演習問題:
a: 雛人形の種類についての文章のうち、「桐の粉を固めてつくられた桐塑」を含む語句で始まり「やすい雛人形となっています。」で終わる部分を、「桐塑」を「練り物」に置き換えて書き改めなさい。
b: 雛人形の種類についての文章を読み、次の問いに答えなさい。
(i) 木目込み雛人形の人形は、何で作られているか。
(ii) 立雛は昔、紙で作られていたことから何とも呼ばれていたか。
(iii) 衣裳着雛人形と木目込み雛人形は、さらに分けるとどの二種類になるか。
c: 雛人形の種類についての文章を、最後の文の後から書き継ぎなさい。

幾重にも重ねられた絢爛豪華な衣裳のとても美しい曲線と、大人びた美しい表情が特徴です。
実際にお人形に衣裳を着せつけているため、型崩れには多少気を遣いますが、着物の自然な曲線を表現できるのは、衣裳着ならではと言えます。
・木目込み雛人形(きめこみひなにんぎょう)
衣裳着雛人形と比べると、小さなかわいらしい雛人形が多く、きめ細やかな細工が特徴です。
桐の粉を固めてつくられた桐塑で作られた人形に、衣裳の皺や模様の形を筋彫りし、裁断した布地をヘラを使って押し込み、衣裳を着せていきます。
この、筋彫りに布を押し込む動作を木目込むということから、木目込み人形と呼ばれるようになりました。
桐塑で作られた胴体は軽くてとても丈夫。
しかも、型崩れの心配が無いため、その繊細な美しさとは対照的にとても扱いやすい雛人形となっています。
衣裳着雛人形、木目込み雛人形ともに、さらに分別すると立雛と座雛という二種類に分けられます。
・立雛(たちびな)
その名の通り立っている姿の雛人形の事で、昔は紙で作れれていた為、紙雛とも言われていました。
雛人形と言えば座っているイメージが強いですが、立雛は雛人形の歴史の中では最も古い歴史を持ちます。

データセット抜粋:
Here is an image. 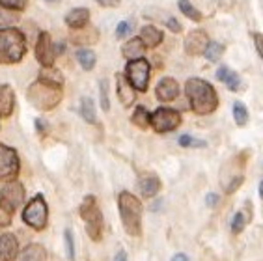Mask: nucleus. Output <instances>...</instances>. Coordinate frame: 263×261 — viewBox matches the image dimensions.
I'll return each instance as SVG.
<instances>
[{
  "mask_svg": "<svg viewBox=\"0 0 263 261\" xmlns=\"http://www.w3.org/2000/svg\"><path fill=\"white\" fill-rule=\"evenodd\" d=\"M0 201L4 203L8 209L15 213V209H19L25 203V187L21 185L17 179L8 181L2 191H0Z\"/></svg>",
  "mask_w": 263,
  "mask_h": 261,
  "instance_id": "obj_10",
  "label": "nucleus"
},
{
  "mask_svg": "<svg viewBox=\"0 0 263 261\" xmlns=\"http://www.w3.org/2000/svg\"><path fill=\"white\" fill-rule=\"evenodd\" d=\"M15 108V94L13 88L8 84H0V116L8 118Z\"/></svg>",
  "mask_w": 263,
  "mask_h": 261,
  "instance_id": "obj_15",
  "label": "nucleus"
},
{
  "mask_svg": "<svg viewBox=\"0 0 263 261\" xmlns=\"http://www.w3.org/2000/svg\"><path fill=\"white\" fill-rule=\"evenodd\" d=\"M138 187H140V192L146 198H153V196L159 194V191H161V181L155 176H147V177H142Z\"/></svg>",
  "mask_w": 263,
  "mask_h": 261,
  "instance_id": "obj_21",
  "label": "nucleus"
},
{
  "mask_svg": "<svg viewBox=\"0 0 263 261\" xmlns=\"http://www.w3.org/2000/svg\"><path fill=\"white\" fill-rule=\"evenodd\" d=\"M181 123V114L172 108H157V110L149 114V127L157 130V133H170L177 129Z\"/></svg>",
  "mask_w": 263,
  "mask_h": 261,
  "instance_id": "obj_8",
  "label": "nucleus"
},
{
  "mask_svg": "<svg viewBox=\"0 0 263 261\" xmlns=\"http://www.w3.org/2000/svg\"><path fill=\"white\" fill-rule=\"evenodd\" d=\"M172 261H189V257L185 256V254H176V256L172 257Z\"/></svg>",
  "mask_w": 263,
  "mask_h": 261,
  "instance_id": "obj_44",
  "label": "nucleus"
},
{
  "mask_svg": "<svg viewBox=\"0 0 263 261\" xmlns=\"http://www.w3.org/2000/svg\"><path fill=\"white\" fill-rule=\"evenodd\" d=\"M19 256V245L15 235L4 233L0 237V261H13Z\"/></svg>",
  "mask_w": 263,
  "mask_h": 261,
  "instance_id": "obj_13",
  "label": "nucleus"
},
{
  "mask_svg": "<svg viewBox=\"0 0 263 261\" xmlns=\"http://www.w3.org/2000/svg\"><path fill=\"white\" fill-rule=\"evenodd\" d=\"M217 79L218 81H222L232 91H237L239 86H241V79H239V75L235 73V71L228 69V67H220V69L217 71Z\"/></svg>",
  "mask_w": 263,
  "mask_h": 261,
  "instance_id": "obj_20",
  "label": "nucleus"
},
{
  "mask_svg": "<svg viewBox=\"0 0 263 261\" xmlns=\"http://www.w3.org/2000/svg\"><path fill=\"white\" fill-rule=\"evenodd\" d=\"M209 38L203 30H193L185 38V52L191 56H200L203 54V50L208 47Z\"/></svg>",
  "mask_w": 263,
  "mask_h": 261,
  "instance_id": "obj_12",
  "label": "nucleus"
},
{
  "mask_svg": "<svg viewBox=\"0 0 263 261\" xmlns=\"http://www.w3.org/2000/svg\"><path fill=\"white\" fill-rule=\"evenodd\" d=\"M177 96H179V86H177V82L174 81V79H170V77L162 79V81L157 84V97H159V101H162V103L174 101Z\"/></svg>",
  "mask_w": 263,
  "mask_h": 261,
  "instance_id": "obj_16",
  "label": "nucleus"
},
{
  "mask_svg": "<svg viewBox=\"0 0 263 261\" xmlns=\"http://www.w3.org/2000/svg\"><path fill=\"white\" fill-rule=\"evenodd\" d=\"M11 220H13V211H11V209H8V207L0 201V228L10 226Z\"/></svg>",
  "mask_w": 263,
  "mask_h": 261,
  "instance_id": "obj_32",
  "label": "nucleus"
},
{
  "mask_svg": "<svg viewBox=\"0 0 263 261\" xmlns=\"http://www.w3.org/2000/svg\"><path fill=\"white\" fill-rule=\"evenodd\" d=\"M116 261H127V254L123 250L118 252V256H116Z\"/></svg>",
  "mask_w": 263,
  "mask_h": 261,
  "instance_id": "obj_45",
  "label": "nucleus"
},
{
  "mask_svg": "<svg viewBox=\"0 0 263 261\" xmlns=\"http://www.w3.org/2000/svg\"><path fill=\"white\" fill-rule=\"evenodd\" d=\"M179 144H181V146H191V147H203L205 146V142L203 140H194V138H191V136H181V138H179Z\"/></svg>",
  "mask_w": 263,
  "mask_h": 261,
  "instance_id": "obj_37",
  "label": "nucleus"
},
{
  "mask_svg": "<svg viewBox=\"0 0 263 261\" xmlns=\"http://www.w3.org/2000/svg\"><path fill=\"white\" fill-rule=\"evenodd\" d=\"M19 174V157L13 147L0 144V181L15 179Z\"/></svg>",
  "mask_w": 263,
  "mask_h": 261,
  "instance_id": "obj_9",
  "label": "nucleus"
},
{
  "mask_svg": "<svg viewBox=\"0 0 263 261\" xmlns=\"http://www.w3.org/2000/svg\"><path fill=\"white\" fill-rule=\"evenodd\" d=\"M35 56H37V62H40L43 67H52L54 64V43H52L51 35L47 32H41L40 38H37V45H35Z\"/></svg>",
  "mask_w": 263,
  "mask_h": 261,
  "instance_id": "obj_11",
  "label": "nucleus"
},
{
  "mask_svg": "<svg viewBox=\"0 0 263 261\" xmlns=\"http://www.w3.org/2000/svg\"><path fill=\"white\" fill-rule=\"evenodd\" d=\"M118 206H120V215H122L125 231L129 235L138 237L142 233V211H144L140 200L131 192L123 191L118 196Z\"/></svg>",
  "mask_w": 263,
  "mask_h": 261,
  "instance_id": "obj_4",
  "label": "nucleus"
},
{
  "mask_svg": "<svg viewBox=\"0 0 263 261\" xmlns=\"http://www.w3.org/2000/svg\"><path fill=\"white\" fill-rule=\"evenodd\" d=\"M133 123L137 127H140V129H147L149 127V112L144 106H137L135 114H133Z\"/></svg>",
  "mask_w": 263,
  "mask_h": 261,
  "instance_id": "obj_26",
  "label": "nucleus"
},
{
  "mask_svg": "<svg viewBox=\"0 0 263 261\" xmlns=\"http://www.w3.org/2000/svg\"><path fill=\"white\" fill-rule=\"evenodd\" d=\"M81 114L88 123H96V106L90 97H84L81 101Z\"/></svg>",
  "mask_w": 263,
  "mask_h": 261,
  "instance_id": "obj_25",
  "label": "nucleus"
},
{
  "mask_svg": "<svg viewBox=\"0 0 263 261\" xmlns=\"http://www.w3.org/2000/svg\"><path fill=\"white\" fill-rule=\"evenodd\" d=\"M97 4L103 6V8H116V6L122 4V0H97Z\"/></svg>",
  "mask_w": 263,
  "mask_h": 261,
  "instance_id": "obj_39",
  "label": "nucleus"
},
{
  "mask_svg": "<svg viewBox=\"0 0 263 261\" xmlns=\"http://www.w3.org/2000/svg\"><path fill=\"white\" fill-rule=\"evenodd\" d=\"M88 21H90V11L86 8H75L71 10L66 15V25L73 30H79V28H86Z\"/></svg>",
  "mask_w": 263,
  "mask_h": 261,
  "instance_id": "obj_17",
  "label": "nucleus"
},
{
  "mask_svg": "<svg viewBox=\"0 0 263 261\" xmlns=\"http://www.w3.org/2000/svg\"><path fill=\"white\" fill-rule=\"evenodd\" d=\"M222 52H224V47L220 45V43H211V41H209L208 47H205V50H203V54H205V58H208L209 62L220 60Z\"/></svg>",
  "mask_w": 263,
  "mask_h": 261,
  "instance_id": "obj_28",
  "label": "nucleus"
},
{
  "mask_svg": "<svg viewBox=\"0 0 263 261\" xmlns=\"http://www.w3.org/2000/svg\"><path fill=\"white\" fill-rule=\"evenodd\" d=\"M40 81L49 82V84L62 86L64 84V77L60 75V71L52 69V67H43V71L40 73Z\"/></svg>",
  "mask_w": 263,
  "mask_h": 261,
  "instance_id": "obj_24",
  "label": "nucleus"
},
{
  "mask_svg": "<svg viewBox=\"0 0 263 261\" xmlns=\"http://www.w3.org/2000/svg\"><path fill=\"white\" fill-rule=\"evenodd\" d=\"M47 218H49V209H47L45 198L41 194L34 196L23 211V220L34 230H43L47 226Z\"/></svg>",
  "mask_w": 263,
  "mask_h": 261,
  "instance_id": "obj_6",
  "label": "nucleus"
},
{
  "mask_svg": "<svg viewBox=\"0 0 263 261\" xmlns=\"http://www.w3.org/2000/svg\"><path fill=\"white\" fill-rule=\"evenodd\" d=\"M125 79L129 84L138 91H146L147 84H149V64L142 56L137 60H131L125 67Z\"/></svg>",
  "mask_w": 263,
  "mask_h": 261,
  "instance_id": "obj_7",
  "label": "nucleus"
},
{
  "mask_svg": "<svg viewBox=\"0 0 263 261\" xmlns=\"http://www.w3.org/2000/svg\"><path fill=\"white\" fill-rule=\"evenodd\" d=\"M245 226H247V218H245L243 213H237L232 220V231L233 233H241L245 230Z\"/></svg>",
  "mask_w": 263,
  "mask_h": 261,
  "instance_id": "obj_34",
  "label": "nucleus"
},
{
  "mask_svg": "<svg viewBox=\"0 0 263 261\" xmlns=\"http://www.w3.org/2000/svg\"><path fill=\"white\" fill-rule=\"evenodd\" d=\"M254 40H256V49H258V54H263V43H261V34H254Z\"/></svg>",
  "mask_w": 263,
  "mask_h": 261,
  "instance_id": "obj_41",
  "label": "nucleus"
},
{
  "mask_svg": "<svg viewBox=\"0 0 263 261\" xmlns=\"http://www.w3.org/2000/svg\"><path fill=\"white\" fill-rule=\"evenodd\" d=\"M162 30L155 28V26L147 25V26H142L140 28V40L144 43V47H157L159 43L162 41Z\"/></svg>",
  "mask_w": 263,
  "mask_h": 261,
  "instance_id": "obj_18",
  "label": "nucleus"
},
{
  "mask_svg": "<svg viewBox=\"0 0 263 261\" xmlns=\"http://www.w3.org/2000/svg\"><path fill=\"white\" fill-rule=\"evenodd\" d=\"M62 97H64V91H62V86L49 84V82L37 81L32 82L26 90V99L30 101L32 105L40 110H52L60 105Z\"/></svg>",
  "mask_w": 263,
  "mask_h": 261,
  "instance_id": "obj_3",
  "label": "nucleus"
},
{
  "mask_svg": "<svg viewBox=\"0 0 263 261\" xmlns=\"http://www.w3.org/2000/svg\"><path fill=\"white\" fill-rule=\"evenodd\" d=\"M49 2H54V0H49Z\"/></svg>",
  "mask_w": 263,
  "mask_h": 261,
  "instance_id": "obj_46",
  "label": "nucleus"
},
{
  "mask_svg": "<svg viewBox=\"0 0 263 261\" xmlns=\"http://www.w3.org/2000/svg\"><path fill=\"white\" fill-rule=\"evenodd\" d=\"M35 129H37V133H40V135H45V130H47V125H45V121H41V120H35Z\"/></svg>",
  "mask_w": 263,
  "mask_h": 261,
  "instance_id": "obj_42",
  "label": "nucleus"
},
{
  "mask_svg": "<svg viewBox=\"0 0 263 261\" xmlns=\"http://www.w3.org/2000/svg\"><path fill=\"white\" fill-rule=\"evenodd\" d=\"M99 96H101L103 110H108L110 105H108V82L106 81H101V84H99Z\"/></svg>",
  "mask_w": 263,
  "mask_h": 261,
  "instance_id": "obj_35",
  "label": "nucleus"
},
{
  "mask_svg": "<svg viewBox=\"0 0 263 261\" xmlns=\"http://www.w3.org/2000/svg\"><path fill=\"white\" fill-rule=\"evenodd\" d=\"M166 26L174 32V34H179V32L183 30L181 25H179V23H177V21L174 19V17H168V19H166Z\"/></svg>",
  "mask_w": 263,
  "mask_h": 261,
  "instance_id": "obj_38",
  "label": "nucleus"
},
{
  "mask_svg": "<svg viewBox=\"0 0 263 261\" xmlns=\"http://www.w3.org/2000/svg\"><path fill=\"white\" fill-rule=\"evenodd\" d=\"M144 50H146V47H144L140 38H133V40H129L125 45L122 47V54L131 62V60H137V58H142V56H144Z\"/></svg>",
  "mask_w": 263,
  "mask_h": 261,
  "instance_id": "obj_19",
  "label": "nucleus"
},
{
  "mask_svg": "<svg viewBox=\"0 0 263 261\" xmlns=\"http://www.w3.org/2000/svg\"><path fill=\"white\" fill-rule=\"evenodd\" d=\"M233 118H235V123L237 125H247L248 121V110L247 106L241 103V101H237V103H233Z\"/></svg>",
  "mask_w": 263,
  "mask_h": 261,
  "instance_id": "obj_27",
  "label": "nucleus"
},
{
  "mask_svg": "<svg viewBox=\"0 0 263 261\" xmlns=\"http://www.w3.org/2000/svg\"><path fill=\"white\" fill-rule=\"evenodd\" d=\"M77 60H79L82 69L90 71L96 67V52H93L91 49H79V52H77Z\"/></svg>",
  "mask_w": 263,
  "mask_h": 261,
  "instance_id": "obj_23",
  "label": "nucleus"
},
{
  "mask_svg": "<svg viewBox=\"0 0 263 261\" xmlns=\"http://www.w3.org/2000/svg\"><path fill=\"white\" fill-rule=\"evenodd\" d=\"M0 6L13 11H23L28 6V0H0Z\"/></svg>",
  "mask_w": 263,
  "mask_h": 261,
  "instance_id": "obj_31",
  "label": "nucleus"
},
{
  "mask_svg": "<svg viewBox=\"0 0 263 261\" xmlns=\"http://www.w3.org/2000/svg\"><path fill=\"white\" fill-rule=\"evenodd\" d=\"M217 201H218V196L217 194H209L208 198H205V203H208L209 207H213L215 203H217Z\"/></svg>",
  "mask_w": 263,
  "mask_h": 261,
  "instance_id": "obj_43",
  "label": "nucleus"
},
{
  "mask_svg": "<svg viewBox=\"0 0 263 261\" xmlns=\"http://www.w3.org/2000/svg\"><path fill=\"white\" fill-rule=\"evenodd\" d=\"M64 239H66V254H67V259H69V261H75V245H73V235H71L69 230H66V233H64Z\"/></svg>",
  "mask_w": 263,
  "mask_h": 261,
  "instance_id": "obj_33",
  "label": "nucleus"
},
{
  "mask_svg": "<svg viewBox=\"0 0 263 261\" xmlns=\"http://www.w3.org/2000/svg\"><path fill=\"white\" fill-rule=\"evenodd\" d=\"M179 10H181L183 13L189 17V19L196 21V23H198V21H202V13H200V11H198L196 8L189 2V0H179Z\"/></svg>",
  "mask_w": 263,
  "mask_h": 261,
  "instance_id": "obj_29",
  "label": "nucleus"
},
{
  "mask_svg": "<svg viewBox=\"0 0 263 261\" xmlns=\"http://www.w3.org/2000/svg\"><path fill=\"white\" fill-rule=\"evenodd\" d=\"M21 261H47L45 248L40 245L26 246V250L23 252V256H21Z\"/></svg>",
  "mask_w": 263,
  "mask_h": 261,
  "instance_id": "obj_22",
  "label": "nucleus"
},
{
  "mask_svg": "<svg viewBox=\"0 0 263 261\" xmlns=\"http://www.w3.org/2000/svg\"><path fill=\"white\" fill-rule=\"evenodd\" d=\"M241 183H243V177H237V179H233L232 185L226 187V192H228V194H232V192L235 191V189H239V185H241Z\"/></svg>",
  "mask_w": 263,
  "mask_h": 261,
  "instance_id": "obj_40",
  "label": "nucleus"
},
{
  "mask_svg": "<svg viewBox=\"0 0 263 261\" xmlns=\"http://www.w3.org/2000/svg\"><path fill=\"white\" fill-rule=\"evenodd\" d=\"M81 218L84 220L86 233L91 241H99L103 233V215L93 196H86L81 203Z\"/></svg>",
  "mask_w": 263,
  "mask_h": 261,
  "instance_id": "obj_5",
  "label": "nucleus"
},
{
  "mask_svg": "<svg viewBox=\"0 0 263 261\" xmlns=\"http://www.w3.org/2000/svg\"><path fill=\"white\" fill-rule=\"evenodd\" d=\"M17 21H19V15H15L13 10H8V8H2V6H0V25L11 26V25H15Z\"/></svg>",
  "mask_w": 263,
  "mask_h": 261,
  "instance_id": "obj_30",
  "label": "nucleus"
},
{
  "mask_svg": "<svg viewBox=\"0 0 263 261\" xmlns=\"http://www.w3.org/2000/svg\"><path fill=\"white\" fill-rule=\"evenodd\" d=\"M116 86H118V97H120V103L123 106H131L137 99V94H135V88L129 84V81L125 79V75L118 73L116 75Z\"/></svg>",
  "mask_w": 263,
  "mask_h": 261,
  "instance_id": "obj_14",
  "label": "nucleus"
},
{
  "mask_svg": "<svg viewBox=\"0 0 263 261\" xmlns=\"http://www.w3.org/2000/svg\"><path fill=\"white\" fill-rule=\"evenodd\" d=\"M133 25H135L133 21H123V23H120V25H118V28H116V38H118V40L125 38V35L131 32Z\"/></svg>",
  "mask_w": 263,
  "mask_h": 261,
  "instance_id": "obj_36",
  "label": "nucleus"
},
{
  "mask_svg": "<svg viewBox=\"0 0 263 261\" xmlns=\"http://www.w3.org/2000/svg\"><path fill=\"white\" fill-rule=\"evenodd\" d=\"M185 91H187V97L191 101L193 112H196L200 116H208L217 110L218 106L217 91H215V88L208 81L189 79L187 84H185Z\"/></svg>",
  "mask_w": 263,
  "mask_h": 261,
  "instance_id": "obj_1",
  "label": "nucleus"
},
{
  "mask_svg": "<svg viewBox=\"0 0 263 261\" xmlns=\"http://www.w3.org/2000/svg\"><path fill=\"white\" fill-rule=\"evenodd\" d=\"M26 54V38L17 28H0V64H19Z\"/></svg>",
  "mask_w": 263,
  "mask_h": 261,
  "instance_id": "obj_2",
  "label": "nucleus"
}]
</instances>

課題の解答:
a:
桐の粉を固めてつくられた練り物で作られた人形に、衣裳の皺や模様の形を筋彫りし、裁断した布地をヘラを使って押し込み、衣裳を着せていきます。
この、筋彫りに布を押し込む動作を木目込むということから、木目込み人形と呼ばれるようになりました。
練り物で作られた胴体は軽くてとても丈夫。
しかも、型崩れの心配が無いため、その繊細な美しさとは対照的にとても扱いやすい雛人形となっています。

b:
(i) 桐の粉を固めてつくられた桐塑
(ii) 紙雛
(iii) 立雛と座雛

c:
・座雛・坐雛(すわりびな)
貴族や武家に親しまれていた立雛が庶民に渡り、内裏(だいり)
の生活を模した、座り姿の雛人形が作られました。
現在では最も一般的な雛人形が、この座雛の雛人形になります。 |
■ 雛人形の飾り方 |
〈最上段〉
段飾りの最上段には、内裏びなの男雛(お殿さま)と、女雛(お姫さま)がきます。
普通は、向って左にお殿さま、右にお姫さまを飾ります。
後ろには金屏風を立て、両脇にぼんぼりと、二人の間には桃の花をさした瓶子(へいし)をのせた三方(さんぼう)飾りを置きます。
〈二段目〉
二段目には、三人官女が並びます。
これには両側が立つものと、まん中が立つものとのふた通りがあります。
もし、座っている官女が一人なら、それをま中央に配置し、立っている官女が一人なら、それをまん中に置きます。
手にもたせるのは、まん中の官女が「三方」、向かって右の官女が「長柄銚子(ながえのちょうし)」、左の官女には「加銚子(くわえのちょうし)」(正しくは提子(ひさげ))、間には高坏(たかつき)を置いて、桜もちや草もちなど季節の和菓子をお供えします。
左右の女官ですが、それぞれ外側の足が少し前へ出ていますので、それでどちら側かが分かります。
〈三段目〉
三段目は、五人囃子(ごにんばやし)の席です。
これは雅楽(ががく)の楽人のときもあります。
向かって左から「太鼓(たいこ)」、「大皮鼓(おおかわつづみ)」、「小鼓(こつづみ)」、「笛」と並び、そして「扇」を持つ「謡い手」が右端に来るようにします。
〈四段目〉
随身(ずいじん)を飾ります。
随身は向かって右が通称左大臣でおじいさん
左が通称右大臣で若者がきます。
木目込み人形で両方とも同じ顔をしている場合は、黒っぽい衣裳のほうを右におきます。
冠は、お殿さまと同じにかぶせ、巻纓(けんえい)および耳飾りのような(おいかけ)をつけます。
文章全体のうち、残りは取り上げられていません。